LA COMETA NON S’ADDICE ALLA COMMEDIA EROICA
Operazione impossibile quella di allestire una «Commedia eroica in cinque atti in versi» nello spazio concentrato del Cometa Off. Certamente nell’adattamento di Matteo Fasanella è contemplata una riduzione, ma si tratta di una riduzione del testo che non corrisponde a una riduzione delle gesta ardimentose dei famosi cadetti di Guascogna. Fasanella, in un luogo simile, avrebbe dovuto presentare il suo Cyrano de Bergerac, come una commedia «da camera» per un quintetto poetico, invece, ha lasciato inalterato l’entusiasmo irrefrenabile dei moschettieri per il «gioco dello stocco»: arte irrappresentabile in pochi metri quadrati, laddove lo spirito dell’opera originale andava completamente rimaneggiata.
Il personaggio di Cyrano ideato da Rostand è, sì, un poeta, ma per diletto, per passione, per amore, perché prima di tutto è uno spadaccino al servizio della corona di Francia. Nella versione di Fasanella, invece, la parte dedicata alla spada in pratica non c’è. Non si vede mai un duello, non si vedono i cadetti, non si sentono le lame che si toccano. Cyrano, insomma, perde l’identità di schermidore concentrando la sua abilità soltanto nel comporre versi all’impronta. Se l’autore ha inventato un genio che sa utilizzare con la medesima destrezza la lama e le parole per tirare le sue sferzate (la metafora – lo sappiamo – è chiarissima), si dovrebbe vedere quel personaggio, che la storia dice riuscitissimo, nella sua completezza e non solo una metà.
Le spade in scena ci sono, vengono impugnate, agitate (con cautela per timor di danneggiare), esibite più in verticale che in orizzontale, ma, al momento di incrociare i ferri, un’inquartata striminzita, una parata di sbieco e alla fin della licenza il tocco è sfumato. Fasanella non reiventa un Cyrano anziano e ormai fiaccato nel fisico, che ricorda le gesta di un passato glorioso, ma segue la scrittura dell’autore al presente, dove sfoggia le sue energie con agilità e passione, cosicché è il testo, più degli attori, a patirne le conseguenze, a rimanere schiacciato tra le strette pareti di una stanza: soprattutto il famoso brano in difesa del naso e la Ballata del duello, scene divenute ormai icone teatrali, ma qui trasformate in mera declamazione di versi priva di qualsiasi abile e baldanzosa azione all’arma bianca.

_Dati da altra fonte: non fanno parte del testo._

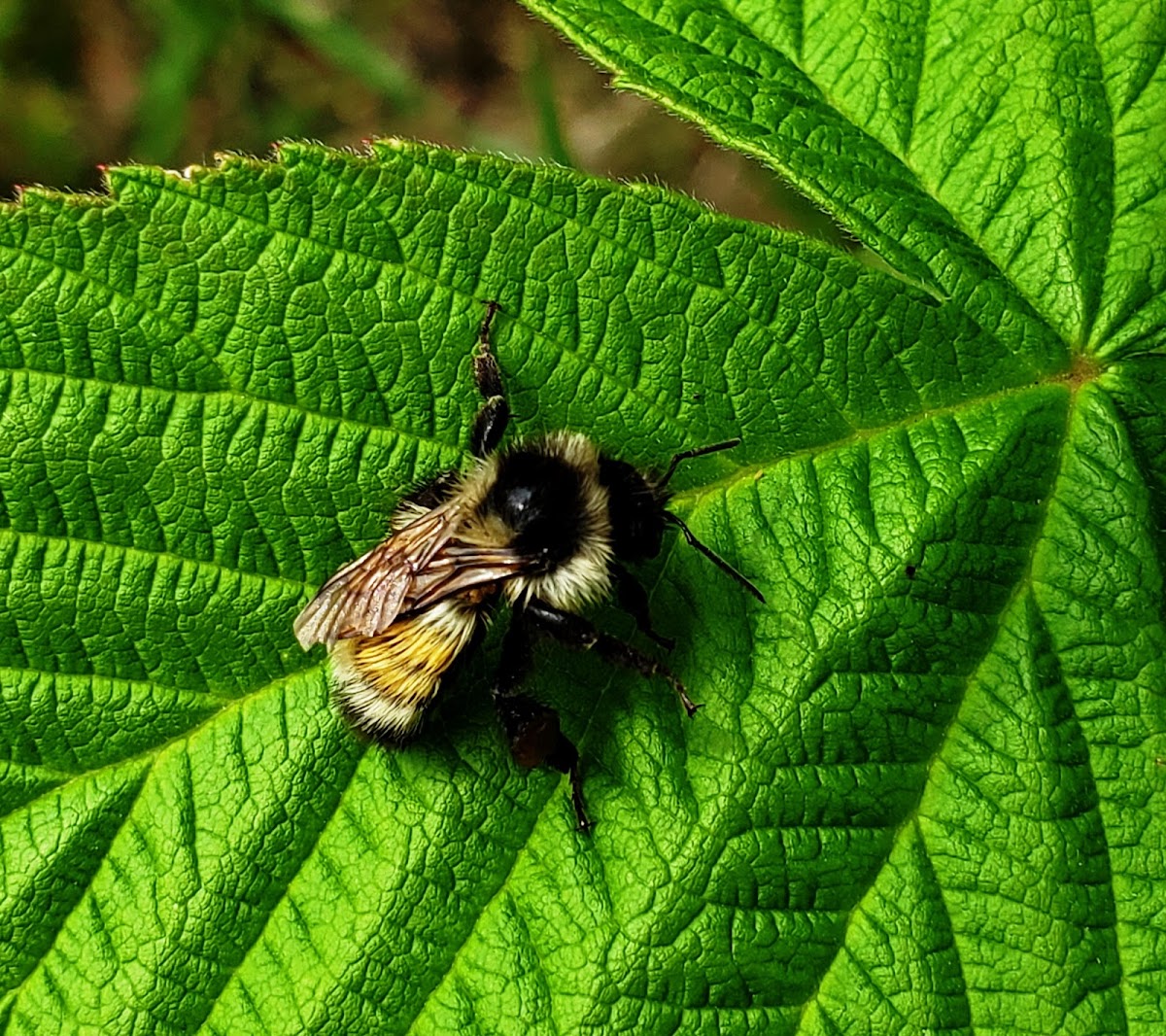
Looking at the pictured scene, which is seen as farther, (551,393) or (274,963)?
(551,393)

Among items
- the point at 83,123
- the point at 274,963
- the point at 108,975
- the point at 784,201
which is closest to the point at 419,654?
the point at 274,963

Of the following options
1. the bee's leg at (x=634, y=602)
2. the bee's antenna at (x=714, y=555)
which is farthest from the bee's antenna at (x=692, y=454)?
the bee's leg at (x=634, y=602)

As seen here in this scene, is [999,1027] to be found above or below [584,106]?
below

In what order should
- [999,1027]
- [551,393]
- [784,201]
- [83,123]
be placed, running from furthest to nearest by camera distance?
1. [83,123]
2. [784,201]
3. [551,393]
4. [999,1027]

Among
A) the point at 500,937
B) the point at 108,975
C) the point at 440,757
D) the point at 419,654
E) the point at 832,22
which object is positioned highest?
the point at 832,22

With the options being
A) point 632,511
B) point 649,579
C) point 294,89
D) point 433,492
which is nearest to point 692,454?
point 632,511

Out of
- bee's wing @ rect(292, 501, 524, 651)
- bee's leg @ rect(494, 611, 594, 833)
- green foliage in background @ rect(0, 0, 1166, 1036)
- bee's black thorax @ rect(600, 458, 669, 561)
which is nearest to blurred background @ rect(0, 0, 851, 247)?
green foliage in background @ rect(0, 0, 1166, 1036)

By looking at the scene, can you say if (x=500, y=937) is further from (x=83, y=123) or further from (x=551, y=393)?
(x=83, y=123)
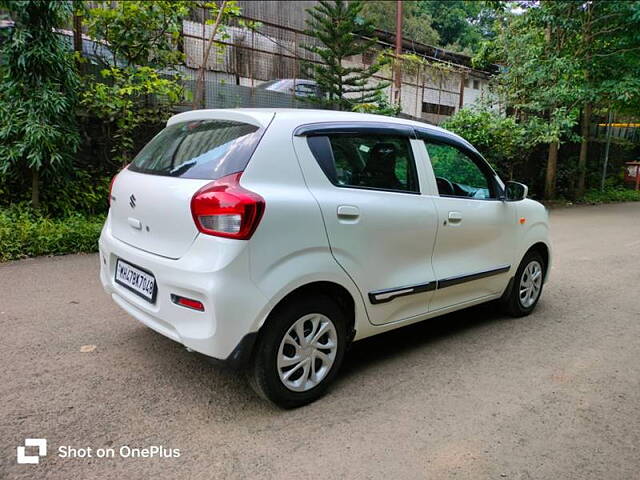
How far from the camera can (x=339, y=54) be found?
12570mm

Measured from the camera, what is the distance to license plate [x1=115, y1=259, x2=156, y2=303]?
9.18 feet

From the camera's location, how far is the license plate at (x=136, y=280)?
9.18 feet

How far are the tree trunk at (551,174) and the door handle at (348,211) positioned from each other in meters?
12.9

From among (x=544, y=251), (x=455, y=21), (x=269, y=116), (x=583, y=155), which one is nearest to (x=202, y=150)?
(x=269, y=116)

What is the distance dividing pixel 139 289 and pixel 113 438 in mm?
823

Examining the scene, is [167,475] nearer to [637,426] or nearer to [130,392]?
[130,392]

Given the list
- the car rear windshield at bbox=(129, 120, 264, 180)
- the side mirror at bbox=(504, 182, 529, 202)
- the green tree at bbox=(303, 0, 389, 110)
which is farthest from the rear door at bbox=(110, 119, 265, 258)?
the green tree at bbox=(303, 0, 389, 110)

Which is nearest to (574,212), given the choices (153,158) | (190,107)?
(190,107)

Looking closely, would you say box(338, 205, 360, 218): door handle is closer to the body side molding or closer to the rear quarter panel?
the rear quarter panel

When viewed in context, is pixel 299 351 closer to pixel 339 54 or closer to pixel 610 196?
pixel 339 54

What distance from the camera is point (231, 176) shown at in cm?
259

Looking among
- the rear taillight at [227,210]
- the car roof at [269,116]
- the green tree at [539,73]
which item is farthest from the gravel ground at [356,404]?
the green tree at [539,73]

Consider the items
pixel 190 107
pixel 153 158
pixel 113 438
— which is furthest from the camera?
pixel 190 107

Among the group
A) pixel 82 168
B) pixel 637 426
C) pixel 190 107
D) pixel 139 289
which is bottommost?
pixel 637 426
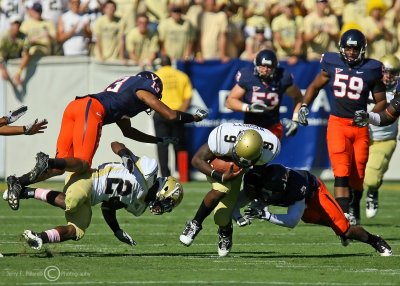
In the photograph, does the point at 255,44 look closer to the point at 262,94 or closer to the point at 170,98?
the point at 170,98

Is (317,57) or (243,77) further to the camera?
(317,57)

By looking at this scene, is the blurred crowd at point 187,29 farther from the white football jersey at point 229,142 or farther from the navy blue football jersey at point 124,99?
the white football jersey at point 229,142

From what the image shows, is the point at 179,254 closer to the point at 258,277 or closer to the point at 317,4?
the point at 258,277

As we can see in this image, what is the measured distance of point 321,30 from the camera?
59.6 ft

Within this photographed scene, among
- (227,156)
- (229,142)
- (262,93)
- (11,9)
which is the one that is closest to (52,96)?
(11,9)

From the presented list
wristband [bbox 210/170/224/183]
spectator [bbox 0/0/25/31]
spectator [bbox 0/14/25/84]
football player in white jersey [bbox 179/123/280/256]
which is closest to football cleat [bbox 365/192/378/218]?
football player in white jersey [bbox 179/123/280/256]

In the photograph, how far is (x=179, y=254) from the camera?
380 inches

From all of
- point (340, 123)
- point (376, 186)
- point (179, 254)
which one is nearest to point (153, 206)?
point (179, 254)

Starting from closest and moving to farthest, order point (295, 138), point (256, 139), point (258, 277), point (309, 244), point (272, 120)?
1. point (258, 277)
2. point (256, 139)
3. point (309, 244)
4. point (272, 120)
5. point (295, 138)

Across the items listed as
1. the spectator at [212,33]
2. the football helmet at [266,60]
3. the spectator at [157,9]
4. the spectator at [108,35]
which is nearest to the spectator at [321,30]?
the spectator at [212,33]

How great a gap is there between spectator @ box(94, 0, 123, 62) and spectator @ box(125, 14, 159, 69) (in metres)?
0.19

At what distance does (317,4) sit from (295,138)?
81.0 inches

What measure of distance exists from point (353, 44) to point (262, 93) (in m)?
1.78

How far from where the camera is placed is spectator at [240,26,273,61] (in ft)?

A conferma di quel che sostengo è il fatto che l’allestimento acquista un suo fascino nella scena del balcone, quando Cyrano, avvolto dal mantello della notte, si sostituisce a Cristiano e corteggia lui direttamente Rossana. Allora la poesia prende il sopravvento, la recitazione, sposando i piccoli gesti e i leggeri movimenti, cresce e diventa più godibile. Matteo Fasanella, infatti, declama con buona tecnica i versi martelliani di Mario Giobbe che tradusse il testo di Edmond Rostand nel 1898. Ma anche in questa occasione lo spazio riserva le sue inconvenienze: Rossana è posta su un ballatoio altissimo, rispetto al piano della recita, ed essendo gli attori troppo vicino agli spettatori, questi o guardano su in alto perdendosi i duetti, o guardano giù perdendo le reazioni di lei!
Alcune scene di gruppo – tra cui la battaglia finale – sono mostrate attraverso la trasparenza di un telo, su cui dal retro sono proiettate le ombre degli interpreti che comunque non hanno spazio opportuno per muoversi adeguatamente. Per carità, non mi si fraintenda, non è un errore portare oggi in scena il Cyrano de Bergerac, è soltanto sbagliato pensare di fare un allestimento di una commedia tanto movimentata al Cometa Off che ha struttura intima e riservata eleganza, qualità adatte per un altro genere di spettacoli, non certo per la commedia eroica. Dove le corse fuori scena dei cadetti finiscono inevitabilmente contro una parete!